GESTELLTE AUFGABE:
Schreibe alle folgenden Datensätze Zeile für Zeile unverändert ab.

EINGABEDATEN:
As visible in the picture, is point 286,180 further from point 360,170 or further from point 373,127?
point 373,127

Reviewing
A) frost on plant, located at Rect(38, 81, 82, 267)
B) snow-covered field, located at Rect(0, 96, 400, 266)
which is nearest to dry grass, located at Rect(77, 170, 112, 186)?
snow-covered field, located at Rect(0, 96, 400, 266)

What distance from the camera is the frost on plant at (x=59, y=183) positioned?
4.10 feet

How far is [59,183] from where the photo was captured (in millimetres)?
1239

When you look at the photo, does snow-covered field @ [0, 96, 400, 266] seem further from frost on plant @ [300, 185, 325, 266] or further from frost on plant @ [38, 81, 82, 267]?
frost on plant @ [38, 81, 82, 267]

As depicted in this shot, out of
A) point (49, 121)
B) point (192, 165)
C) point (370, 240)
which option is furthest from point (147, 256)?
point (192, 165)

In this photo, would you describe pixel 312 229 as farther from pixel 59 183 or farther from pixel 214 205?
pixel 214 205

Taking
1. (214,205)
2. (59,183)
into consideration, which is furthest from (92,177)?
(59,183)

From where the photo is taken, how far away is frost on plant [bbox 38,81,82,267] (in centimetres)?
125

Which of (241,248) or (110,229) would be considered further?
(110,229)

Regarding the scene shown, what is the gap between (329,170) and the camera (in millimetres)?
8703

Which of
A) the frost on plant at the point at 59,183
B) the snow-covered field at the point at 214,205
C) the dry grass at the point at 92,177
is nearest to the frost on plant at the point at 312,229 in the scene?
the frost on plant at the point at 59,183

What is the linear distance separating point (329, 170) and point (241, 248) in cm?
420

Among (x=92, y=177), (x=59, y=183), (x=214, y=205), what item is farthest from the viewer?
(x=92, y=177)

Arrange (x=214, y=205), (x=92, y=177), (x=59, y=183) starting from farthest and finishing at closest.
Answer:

ANTWORT:
As visible in the picture, is point 286,180 further from point 360,170 or further from point 373,127?
point 373,127

Reviewing
A) frost on plant, located at Rect(38, 81, 82, 267)
B) snow-covered field, located at Rect(0, 96, 400, 266)
which is nearest to dry grass, located at Rect(77, 170, 112, 186)?
snow-covered field, located at Rect(0, 96, 400, 266)

What distance from the camera is the frost on plant at (x=59, y=183) positioned?
4.10 feet

How far is [59,183] from where the photo was captured (in millimetres)?
1239

When you look at the photo, does snow-covered field @ [0, 96, 400, 266] seem further from frost on plant @ [300, 185, 325, 266] or further from frost on plant @ [38, 81, 82, 267]?
frost on plant @ [38, 81, 82, 267]

As depicted in this shot, out of
A) point (49, 121)
B) point (192, 165)
C) point (370, 240)
which option is furthest from point (147, 256)?
point (192, 165)

In this photo, would you describe pixel 312 229 as farther from pixel 59 183 or farther from pixel 214 205?
pixel 214 205

Taking
1. (214,205)
2. (59,183)
into consideration, which is furthest from (92,177)?
(59,183)

From where the photo is taken, how far away is frost on plant [bbox 38,81,82,267] (in centimetres)?
125

Which of (241,248) or (110,229) would be considered further?
(110,229)

Regarding the scene shown, what is the gap between (329,170) and the camera (in millimetres)?
8703

Which of
A) the frost on plant at the point at 59,183
B) the snow-covered field at the point at 214,205
C) the dry grass at the point at 92,177
is nearest to the frost on plant at the point at 312,229 in the scene?
the frost on plant at the point at 59,183

What is the linear distance separating point (329, 170) and point (241, 248) in cm?
420

Among (x=92, y=177), (x=59, y=183), (x=214, y=205), what item is farthest from the viewer?
(x=92, y=177)

Arrange (x=214, y=205), (x=92, y=177), (x=59, y=183) starting from farthest and finishing at closest.
Answer:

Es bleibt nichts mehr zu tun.